### DEINE AUFGABEN
(A) Mit welchem Fahrzeug sind die Reisenden laut Textauszug bis nach Georgien gefahren?
(B) Gib aus dem Textauszug den Abschnitt von „Es geschieht wirklich.“ bis einschließlich „Portugal durchlebt hat.“ wortgetreu aus.

### TEXTAUSZUG

• • • • •

Es geschieht wirklich. Ich bin im Vashlovani Nationalpark und kurz davor auf ein mit Filzdecken gesatteltes Pferd zu steigen. Was tut Mama nicht für ihre Tochter?! Denn diese hat sich dieses Abenteuer gewünscht, als Ausgleich zu der großen Langeweile, die sie in Portugal durchlebt hat.
Gesagt getan. Hier sind wir nun bis nach Georgien gefahren mit unserem Citroën Jumper. Ganz anders hatte ich mir unsere Reise vorgestellt, hatte Bilder von Sonne und Strand in mir…Statt dessen fahren wir durch Schnee an der Schwarzmeerküste der Türkei. Da ich mich darin übe jede Situation zum Erwachen in Leichtigkeit, Liebe und Toleranz anzunehmen, bin ich mit den Umständen entspannt. Wer bekommt schon bei Minus Acht Grad und Eis von innen am Fenster am Morgen von gastfreundlichen Türken frisches Brot an den Bus geliefert? Die Gastfreundschaft der Menschen in der Türkei, die wir sehr schätzen und danken (eben auch deswegen, weil unsere Kinder das erleben dürfen!) sorgt dafür, dass wir langsam vorwärts kommen, da wir oft zum Tee und in Honig getränkten Süßigkeiten eingeladen werden.

• • • • •

### ENTNOMMENE ANGABEN
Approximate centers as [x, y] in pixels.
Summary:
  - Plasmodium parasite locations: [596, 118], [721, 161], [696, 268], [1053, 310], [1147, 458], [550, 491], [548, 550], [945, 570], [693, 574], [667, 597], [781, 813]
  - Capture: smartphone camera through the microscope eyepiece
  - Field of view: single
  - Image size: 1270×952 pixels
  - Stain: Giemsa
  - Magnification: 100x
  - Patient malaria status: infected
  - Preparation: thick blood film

• • • • •

### ANTWORTEN UNTEN
(A) Mit ihrem Citroën Jumper.

(B)
Es geschieht wirklich. Ich bin im Vashlovani Nationalpark und kurz davor auf ein mit Filzdecken gesatteltes Pferd zu steigen. Was tut Mama nicht für ihre Tochter?! Denn diese hat sich dieses Abenteuer gewünscht, als Ausgleich zu der großen Langeweile, die sie in Portugal durchlebt hat.